**Problem description**
Search the data below, and report every line in which "multiverse" occurs.

Stored items from a collection:
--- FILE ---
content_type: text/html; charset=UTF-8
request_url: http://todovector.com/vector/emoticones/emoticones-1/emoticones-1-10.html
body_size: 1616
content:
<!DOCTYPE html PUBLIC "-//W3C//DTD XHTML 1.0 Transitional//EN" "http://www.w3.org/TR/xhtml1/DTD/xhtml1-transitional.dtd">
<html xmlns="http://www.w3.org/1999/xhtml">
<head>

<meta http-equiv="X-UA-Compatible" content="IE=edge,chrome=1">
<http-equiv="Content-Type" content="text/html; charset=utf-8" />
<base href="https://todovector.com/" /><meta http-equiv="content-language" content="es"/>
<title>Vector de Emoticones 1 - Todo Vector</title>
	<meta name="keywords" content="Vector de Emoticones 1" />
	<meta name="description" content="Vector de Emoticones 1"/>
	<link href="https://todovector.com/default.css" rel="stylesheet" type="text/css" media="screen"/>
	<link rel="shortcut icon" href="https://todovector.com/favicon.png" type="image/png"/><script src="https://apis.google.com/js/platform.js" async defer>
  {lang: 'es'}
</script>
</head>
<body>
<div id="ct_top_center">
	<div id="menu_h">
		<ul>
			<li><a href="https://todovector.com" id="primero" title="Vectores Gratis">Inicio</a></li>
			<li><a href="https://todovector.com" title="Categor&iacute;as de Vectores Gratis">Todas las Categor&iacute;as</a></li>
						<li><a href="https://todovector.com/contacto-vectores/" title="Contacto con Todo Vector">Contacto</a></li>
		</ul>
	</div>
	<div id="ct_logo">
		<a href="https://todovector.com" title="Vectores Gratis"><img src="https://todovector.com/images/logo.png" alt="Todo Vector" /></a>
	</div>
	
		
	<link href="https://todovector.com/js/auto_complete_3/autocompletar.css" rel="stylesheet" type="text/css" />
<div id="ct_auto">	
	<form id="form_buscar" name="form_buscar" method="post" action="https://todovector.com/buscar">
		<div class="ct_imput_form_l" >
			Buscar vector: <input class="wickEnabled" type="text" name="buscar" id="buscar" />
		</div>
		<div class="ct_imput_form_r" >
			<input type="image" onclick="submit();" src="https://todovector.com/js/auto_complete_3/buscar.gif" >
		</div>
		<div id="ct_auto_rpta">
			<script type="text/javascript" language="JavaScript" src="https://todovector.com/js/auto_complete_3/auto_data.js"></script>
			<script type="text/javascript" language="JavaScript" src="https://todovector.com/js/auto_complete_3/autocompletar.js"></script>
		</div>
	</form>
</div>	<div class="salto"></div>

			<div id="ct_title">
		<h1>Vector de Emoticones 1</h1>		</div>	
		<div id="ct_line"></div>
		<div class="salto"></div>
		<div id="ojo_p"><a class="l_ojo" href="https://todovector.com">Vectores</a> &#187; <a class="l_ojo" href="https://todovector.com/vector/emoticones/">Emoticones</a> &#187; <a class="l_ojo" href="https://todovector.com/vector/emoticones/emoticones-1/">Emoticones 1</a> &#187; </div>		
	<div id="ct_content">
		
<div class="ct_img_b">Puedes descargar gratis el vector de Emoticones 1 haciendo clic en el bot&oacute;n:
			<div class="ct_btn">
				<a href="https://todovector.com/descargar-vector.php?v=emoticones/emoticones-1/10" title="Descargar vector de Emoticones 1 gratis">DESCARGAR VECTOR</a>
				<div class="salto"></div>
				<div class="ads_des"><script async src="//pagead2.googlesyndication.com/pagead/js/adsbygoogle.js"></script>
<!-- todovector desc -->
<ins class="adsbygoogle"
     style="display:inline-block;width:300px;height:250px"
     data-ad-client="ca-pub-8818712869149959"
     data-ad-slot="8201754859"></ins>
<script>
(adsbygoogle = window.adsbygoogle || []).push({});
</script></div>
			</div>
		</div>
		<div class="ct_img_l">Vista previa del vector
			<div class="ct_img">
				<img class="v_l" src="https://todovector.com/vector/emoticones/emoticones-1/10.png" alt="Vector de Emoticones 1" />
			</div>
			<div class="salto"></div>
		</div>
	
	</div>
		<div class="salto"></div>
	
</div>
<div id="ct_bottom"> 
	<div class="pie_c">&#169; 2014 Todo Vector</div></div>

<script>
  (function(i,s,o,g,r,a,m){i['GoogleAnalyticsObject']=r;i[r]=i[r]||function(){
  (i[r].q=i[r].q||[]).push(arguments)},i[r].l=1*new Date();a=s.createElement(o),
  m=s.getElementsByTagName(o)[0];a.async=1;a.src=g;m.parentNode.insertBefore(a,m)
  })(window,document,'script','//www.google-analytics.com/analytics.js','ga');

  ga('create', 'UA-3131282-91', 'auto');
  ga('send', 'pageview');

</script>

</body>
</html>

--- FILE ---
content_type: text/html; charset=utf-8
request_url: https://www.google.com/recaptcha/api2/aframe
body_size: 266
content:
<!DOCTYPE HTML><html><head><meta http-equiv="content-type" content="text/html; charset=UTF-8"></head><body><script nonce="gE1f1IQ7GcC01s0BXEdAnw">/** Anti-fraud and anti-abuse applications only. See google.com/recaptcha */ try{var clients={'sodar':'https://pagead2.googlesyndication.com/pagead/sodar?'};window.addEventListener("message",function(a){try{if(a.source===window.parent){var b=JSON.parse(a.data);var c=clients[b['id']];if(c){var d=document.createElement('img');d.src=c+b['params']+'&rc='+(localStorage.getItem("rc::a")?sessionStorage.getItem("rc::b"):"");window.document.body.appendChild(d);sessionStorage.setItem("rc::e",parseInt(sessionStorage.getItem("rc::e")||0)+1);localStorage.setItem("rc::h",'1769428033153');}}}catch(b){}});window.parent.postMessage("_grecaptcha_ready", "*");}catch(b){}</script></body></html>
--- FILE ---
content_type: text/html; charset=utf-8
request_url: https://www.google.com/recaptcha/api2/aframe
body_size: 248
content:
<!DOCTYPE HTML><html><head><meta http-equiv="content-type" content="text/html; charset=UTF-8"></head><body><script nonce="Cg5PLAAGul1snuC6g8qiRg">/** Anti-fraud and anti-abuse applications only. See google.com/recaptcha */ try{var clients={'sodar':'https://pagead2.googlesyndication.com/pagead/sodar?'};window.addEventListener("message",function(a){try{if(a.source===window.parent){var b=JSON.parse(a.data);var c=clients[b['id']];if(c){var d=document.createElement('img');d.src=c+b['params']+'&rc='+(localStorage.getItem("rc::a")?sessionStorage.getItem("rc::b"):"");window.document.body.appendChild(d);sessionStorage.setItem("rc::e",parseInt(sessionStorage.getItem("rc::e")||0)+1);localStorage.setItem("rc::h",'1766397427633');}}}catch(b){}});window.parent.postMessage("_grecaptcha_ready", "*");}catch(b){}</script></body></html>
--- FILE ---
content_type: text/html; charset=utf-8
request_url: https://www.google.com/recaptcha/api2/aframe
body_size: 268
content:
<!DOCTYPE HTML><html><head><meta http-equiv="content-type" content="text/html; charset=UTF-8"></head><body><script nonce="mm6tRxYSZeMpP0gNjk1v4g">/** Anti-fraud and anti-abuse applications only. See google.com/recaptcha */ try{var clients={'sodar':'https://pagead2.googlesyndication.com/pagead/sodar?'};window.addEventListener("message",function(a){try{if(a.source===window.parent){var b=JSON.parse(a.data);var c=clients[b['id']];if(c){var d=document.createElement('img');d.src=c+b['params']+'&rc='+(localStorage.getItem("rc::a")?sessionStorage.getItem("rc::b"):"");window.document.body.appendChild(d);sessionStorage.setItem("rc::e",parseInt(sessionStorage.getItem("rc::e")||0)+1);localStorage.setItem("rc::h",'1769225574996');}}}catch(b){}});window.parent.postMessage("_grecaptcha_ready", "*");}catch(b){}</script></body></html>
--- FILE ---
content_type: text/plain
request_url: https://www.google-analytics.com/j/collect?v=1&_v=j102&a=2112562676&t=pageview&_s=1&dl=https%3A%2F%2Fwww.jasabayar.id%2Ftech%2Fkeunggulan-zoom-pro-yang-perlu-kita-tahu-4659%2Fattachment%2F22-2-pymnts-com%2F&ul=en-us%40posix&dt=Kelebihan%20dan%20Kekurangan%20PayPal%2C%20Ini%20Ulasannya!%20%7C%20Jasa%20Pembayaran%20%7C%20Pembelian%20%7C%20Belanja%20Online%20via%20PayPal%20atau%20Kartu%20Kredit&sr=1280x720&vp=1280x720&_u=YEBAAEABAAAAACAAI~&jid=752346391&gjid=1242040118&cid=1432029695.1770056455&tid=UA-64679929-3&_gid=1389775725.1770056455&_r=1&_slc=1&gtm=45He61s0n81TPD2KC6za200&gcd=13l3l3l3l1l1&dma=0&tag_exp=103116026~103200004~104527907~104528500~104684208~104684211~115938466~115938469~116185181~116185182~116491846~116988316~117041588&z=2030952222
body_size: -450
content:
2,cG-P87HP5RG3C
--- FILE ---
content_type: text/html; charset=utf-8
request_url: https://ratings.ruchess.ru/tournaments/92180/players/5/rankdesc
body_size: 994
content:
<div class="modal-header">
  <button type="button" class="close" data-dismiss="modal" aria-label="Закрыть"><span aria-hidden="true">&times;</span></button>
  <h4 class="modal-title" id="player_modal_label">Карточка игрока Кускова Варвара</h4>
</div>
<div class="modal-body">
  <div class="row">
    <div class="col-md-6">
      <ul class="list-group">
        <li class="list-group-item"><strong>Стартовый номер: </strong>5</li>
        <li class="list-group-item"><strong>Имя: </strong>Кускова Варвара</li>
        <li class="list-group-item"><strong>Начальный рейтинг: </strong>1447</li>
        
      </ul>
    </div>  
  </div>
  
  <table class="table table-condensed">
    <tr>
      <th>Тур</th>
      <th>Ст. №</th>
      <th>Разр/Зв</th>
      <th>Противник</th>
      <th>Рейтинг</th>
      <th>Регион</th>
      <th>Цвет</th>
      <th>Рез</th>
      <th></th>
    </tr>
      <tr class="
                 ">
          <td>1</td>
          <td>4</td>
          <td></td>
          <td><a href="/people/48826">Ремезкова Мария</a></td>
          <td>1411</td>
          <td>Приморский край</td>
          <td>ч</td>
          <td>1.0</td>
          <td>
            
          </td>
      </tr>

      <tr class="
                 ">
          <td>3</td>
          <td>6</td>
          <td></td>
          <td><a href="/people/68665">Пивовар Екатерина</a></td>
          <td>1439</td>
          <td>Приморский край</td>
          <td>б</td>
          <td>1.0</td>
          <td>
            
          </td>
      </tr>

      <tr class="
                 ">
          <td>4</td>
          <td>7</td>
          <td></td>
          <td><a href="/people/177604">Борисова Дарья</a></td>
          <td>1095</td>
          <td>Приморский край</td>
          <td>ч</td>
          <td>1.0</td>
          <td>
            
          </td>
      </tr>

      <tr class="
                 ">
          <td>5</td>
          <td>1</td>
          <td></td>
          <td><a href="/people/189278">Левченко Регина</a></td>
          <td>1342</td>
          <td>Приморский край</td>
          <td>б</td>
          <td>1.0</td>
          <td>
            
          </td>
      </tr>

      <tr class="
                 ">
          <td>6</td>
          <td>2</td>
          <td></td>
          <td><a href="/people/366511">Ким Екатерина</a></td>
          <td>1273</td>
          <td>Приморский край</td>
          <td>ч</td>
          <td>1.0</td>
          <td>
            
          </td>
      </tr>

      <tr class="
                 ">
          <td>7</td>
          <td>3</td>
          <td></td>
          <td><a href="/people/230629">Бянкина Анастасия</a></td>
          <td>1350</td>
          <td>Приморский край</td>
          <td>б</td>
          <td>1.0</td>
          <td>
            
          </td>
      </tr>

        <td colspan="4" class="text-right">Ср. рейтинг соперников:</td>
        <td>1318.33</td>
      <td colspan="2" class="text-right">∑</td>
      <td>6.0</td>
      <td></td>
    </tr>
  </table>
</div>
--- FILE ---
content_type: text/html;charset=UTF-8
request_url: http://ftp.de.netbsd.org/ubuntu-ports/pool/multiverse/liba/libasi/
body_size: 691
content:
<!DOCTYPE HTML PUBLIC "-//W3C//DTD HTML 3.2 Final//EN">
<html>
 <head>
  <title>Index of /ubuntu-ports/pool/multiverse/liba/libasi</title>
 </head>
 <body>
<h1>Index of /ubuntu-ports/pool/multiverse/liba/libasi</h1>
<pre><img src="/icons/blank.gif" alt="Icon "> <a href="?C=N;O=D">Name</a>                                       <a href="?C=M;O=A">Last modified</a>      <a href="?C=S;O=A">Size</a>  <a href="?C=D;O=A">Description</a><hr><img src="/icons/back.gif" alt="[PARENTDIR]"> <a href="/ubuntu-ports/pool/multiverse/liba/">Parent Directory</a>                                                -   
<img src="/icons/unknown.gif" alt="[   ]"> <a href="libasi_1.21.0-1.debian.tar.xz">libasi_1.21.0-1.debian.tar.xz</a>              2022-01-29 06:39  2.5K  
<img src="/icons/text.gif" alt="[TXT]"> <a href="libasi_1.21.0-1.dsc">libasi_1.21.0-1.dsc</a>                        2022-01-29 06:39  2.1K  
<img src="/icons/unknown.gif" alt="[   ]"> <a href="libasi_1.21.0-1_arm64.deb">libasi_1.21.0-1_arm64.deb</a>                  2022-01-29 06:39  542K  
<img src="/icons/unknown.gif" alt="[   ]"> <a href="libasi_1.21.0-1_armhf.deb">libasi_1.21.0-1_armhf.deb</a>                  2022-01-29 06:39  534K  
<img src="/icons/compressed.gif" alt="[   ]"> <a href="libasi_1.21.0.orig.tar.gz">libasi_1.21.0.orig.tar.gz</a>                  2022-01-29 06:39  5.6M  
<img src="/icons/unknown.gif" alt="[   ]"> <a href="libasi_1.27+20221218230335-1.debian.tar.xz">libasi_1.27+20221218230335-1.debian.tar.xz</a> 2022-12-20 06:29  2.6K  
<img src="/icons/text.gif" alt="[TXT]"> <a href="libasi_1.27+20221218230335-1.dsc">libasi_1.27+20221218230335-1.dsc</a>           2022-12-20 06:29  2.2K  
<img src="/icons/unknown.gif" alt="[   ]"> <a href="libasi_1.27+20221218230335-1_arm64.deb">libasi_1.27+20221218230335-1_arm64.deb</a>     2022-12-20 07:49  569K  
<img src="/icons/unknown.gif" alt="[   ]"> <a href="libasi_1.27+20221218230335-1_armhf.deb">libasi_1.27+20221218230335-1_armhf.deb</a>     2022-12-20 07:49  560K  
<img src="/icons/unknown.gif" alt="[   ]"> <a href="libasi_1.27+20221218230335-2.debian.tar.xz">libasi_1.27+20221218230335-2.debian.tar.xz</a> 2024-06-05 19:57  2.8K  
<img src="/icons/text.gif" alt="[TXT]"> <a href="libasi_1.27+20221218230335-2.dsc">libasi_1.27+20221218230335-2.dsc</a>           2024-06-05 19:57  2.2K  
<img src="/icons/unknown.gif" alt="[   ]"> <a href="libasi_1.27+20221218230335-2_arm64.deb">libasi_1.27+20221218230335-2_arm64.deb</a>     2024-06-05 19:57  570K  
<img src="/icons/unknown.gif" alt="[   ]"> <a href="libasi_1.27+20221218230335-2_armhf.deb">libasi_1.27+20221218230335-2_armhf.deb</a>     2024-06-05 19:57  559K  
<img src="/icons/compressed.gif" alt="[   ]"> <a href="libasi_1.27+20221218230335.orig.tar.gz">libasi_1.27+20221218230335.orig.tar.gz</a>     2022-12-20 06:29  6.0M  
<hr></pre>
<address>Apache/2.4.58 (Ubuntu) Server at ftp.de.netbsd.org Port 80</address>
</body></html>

**Written answer**
request_url: http://ftp.de.netbsd.org/ubuntu-ports/pool/multiverse/liba/libasi/
  <title>Index of /ubuntu-ports/pool/multiverse/liba/libasi</title>
<h1>Index of /ubuntu-ports/pool/multiverse/liba/libasi</h1>
<pre><img src="/icons/blank.gif" alt="Icon "> <a href="?C=N;O=D">Name</a>                                       <a href="?C=M;O=A">Last modified</a>      <a href="?C=S;O=A">Size</a>  <a href="?C=D;O=A">Description</a><hr><img src="/icons/back.gif" alt="[PARENTDIR]"> <a href="/ubuntu-ports/pool/multiverse/liba/">Parent Directory</a>                                                -   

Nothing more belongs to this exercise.